100 Yen shops are great value for money.
Tokyo has an incredibly efficient subway, but the 13 lines are run by two different companies, Toei Subways and Tokyo Metro, meaning a bewildering variety of day passes are available. A good bet is the Toei and Tokyo Metro One-Day Economy Pass, which costs ¥1,000 and gives you a day of unlimited travel on all subway lines. During rush-hour the subway becomes an unbearable crush. All social niceties go out the window in a free for all that's best avoided completely.
During the day traffic can be gridlocked, but in the evening, when traffic is lighter, taxis are reasonably alternative to the subway. Enter and exit taxis by the back left-hand door. Don't make the novice's error of trying to open or close the door -- your white-gloved driver will do that from the front seat. Ideally, have a map of your destination, or at least an address written in Japanese. Tipping is not expected.
Although Tokyo is ultra-modern, you may have to revert to carrying travelers' checks for the duration of your stay. Few ATMs accept foreign cards, although you should have more luck at post offices and branches of Citibank.

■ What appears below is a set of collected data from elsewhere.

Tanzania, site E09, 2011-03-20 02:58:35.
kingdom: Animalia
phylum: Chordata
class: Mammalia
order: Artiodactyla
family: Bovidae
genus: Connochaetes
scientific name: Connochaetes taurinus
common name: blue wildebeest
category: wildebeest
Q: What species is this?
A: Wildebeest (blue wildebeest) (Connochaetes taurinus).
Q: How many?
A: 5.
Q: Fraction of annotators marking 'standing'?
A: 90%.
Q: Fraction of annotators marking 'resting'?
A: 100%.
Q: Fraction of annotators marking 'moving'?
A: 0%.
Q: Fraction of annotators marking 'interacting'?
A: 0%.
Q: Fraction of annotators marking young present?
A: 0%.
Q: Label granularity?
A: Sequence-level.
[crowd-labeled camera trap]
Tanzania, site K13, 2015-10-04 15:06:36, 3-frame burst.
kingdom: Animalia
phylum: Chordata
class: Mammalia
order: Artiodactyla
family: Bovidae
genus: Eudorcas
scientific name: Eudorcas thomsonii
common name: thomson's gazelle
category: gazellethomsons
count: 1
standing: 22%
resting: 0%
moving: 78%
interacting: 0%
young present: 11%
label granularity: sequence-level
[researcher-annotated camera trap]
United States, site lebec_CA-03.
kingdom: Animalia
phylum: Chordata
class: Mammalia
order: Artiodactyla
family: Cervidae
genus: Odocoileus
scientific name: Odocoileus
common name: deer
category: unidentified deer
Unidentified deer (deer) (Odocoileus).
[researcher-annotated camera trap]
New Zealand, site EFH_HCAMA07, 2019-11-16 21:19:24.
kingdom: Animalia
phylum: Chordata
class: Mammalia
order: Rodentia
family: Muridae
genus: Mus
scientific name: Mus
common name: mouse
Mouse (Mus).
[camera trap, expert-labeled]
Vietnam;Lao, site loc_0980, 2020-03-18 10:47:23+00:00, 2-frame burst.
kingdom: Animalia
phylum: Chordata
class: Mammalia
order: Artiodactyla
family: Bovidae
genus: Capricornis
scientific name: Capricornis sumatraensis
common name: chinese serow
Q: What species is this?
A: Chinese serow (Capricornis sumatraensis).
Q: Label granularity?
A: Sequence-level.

ATMs in busy areas stay open until 9 p.m. and most are closed at weekends, although Citibank has 24-hour ATMs. Credit cards are still not accepted as widely as you might expect, so travelers' checks are your best bet -- and make sure you're carrying cash if you're planning a night out away from the city center.
The best way to keep up with events and entertainment is with one of Tokyo's English language magazines. Metropolis and Tokyo Notice Board are two of the best -- and they're both free.
100 Yen shops
These bargain stores are hugely popular in Tokyo, selling everything from food to toiletries for ¥100 plus ¥5 tax -- about $1. They are also a great place to pick up an inexpensive, kitschy souvenir. Daiso 100-Yen Shop in Takeshita-dori (Village 107 Building, 1-19-24 Jingumae, Shibuya-ku) has four floors of cheap thrills.
As a foreigner, having a generally courteous demeanor will cover a multitude of sins, but there are a few rules you should try to remember:
- Never use your chopsticks to take food from someone else's and don't stick your chopsticks upright in your food when you've finished -- both of these denote funerary customs.
- If you're eating with other people, don't pour your own drink. Fill your neighbor's glass and wait for them to reciprocate.
- The Japanese don't pour sauces onto their rice. Leave any sauces in their serving dish and dip your food in lightly.
- It's a faux pas be seen eating in public -- especially on a train. And blowing your nose in public is an absolute no-no.